The Model of Acetaminophen-induced Liver Damage inMice and the Hepatoprotective Effect of Ziziphus jujubaMill. on Liver Damage in Mice

• Main Authors: Hsiao-Yin Chou, 周筱胤
• Other Authors: 沈立言
• Format: Others
• Language: zh-TW
• Published: 2008
• Online Access: http://ndltd.ncl.edu.tw/handle/16162641851607696921

碩士 === 國立臺灣大學 === 食品科技研究所 === 96 === Liver cancer is the second cause of death in malignant neoplasms in 2007 in Taiwan. Chronic liver disease and cirrhosis are the seventh of the top ten causes of death. Therefore, hepatoprotection is very important for Taiwanese. Nowadays, carbon tetrachloride (CCl4)-induced hepatotoxicity is used to evaluate the hepatoprotective effect on Health Foods (Department of Health, Executive Yuan, Taiwan, R.O.C., 2007).However, CCl4-induced liver damage is not common to people. In the recent studies, acetaminophen (APAP)-induced hepatotoxicity was used to evaluate some foods which have anti-oxidative or hepatoprotective effect. The first aim of this study was to establish the model of APAP-induced liver damage in mice. The results indicated that the appropriate doses to induce acute and chronic liver damage in ICR mice or BALB/c mice both are APAP 600 and 400 mg/kg bw, respectively. We choose BALB/c mice to be the animal model for inducing liver damage. That’s because the survival rate of BALB/c mice is better than ICR mice. Another aim of my study is to evaluate the hepatoprotective effect of Ziziphus jujuba Mill. (ZJ) using this animal model. It is commonly used for keeping human in good health, rengthening qi (氣), nourishing the blood (養血) and harmonizing the functions of different drugs (中和百藥). The results indicated that the administration of ZJ (3, 15, 30 g/kg bw) decreased APAP-induced increases in aspartate aminotransferase (ALT), alanine aminotransferase (AST) and thiobarbituric acid-reactive substances (TBARS) values.

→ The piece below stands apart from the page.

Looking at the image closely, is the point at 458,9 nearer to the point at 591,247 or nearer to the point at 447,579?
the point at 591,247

ZJ could increase hepatic glutathione (GSH) contents, anti-oxidative enzymes glutathione peroxidase (GPx), glutathione reductase (GRd), superoxide dismutase (SOD) and catalase (CAT) activities.ZJ also could modulate the enzymes of hepatic detoxification system glutathione S-transferase (GST) and cytochrome P450 2E1 (CYP2E1). The hepatoprotective effect of ZJ was also confirmed in histopathological examination of the liver. In conclusion, the model of APAP-induced liver damage in BALB/c mice may be useful to evaluate the hepatoprotective effect on Health Foods, and ZJ may have the potential with hepatoprotective effect in this animal model.